If you have ever been engaged in any Microsoft Dynamics CRM data integration project, I am relatively sure that you have invested time and resources to tune your data integration component to its maximum possible performance so that it takes the least time to finish the data integration tasks.
This blog post shows you how to load one million records into Microsoft Dynamics CRM 2011 on-premise installation with a two-hour time range, using our product - SSIS Integration Toolkit for Microsoft Dynamics CRM, by taking advantage of the Balanced Data Distributor (BDD) component that Microsoft released to public community that works for SQL Server Integration Services (SSIS).
In case you don't know BDD component, here is a little background information about the component. BDD is a data flow transformation component that takes a single input and evenly distributes the incoming rows to one or more outputs uniformly via multithreading. The purpose of BDD component is to maximize the output performance of ETL data flow tasks. BDD can be used when your downstream pipeline component (say the destination component) is the bottleneck of the entire data flow task.
When working with Microsoft Dynamics CRM data integration, we have a perfect reason to use BDD, mainly because writing data into CRM is slow due to the nature of web service interface. In other words, In most of cases, you would find that the CRM destination component which writes data into CRM is the bottleneck of your data flow tasks. Using BDD, we can distribute incoming rows from upstream pipeline components and split them into multiple CRM destination components, so they write data into CRM simultaneously and concurrently by taking advantage of the multi-threading capability of SSIS engine.
To demonstrate the benefits of using BDD component, I first tried a single CRM destination component in my data flow task without using BDD, so the data flow writes data into CRM using a single thread. It took me 5 hours, 48 minutes to finish the load of 1,000,000 record into CRM contact entity. Here is what the data flow task looks like.
Next, I tried to use BDD and split the input into 10 outputs so that we write to CRM contact entity using 10 concurrent threads. The data flow finishing loading 1,000,000 records within 2 hours, 3 minutes. Here is what the data flow task looks like.
The following screen shots shows how the data flow runs using dtexec command line.
The improvement is about 2.84 times, it's not surprising that it's not exactly 10 times faster.
[UPDATE - Apr 24, 2012] In order to make full use of the BDD component, you need to increase the connection limit that is imposed by Microsoft .NET framework, which is a maximum of 2 connections per host (e.g. server) for service calls as far as CRM platform is concerned. In order to overwrite this limit, you need to modify DTExec.exe.config and DtsDebugHost.exe.config files under DTS\binn folder by adding the following connectionManagement section.
<configuration> ... <system.net> <connectionManagement> <add address="*" maxconnection="100"/> </connectionManagement> </system.net> </configuration>
The above configuration allows up to 100 connections per host at the same time. You may change the number based on your needs.

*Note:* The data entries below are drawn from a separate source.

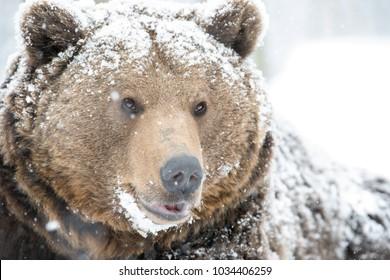 Wild brown bear looking in snow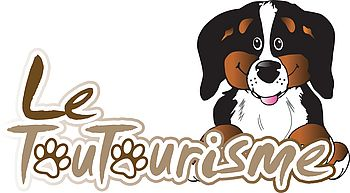 Le Toutourisme : pour des vacances sympas avec votre animal de compagnie !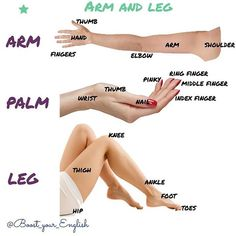 ❤️If you think it is useful! Thank you! ✅Arm and leg #arm #thumb #hand #fingers #elbow #arm #shoulder #palm #wrist #nail #pinky #ringfinger #middlefinger #indexfinger #nail #leg #thigh #hip #knee #ankle #foot #toe #boost_vocabulary #englishonline #englishclass #vocabulary #englishvocabulary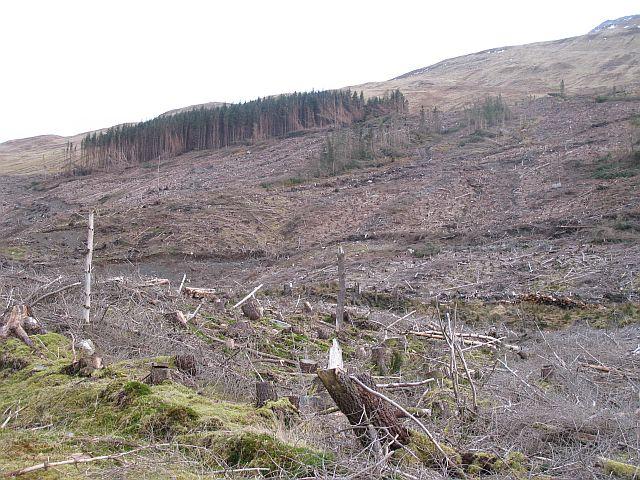 Felled forest, Blàr a' Chaorainn
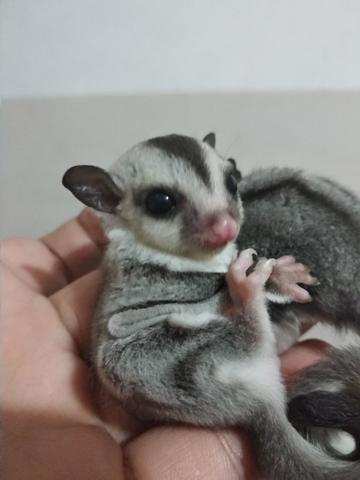 Sugar Glider White Face & Moza Ring Tail Jantan
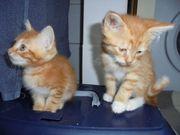 2 süße Babykitten suchen neues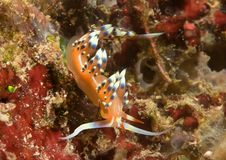 L'exoptata désiré ou souhaitable de beaucoup de flabellina se repose sur le corail de Bali photo libre de droits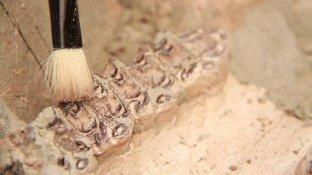 Bilinen hayvan türlerine benzemeyen fosil bulundu!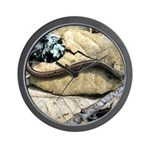 California Slender Salamander Wall Clock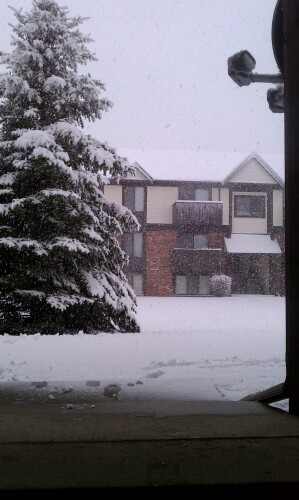 Photography - Page 2 Snow_d10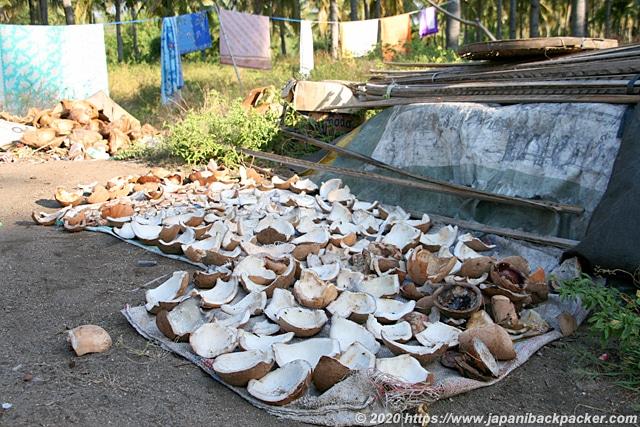 インドネシアのココナッツ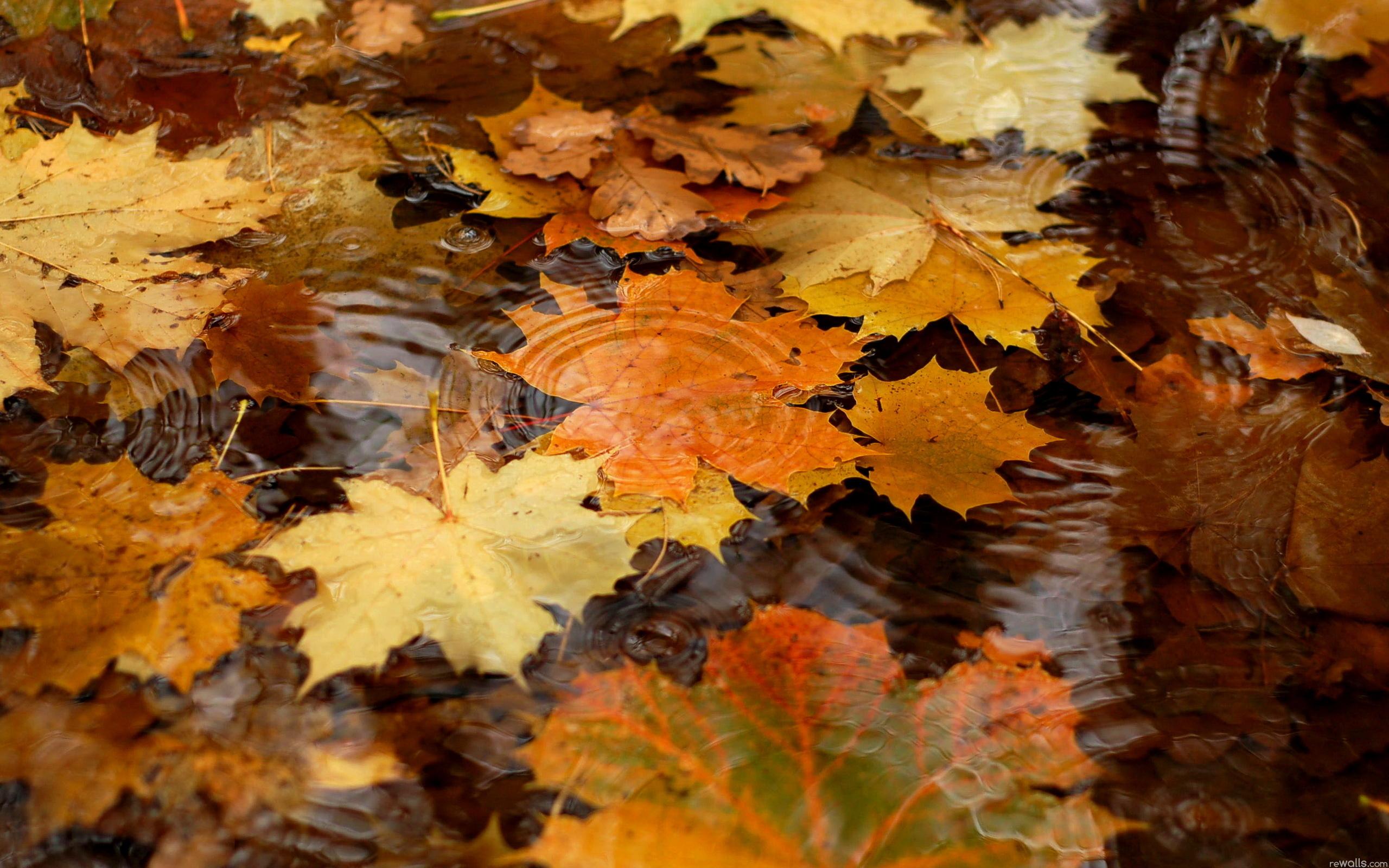 Leaf Water Autumn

After making the above changes, I observed more performance improvement. I was able to load 0.9 millions of records within one hour (5 outputs and 10 outputs had almost identical performance benchmark). Note that this was done on a desktop computer, if you have a better server with performant IO and more computer power, I am relatively sure that you can load one million records within one hour.
A few facts
- This is not a scientific benchmark.
- My testing was conducted on a desktop computer of 4-year old which has everything installed in the single box. The following is the spec of the computer.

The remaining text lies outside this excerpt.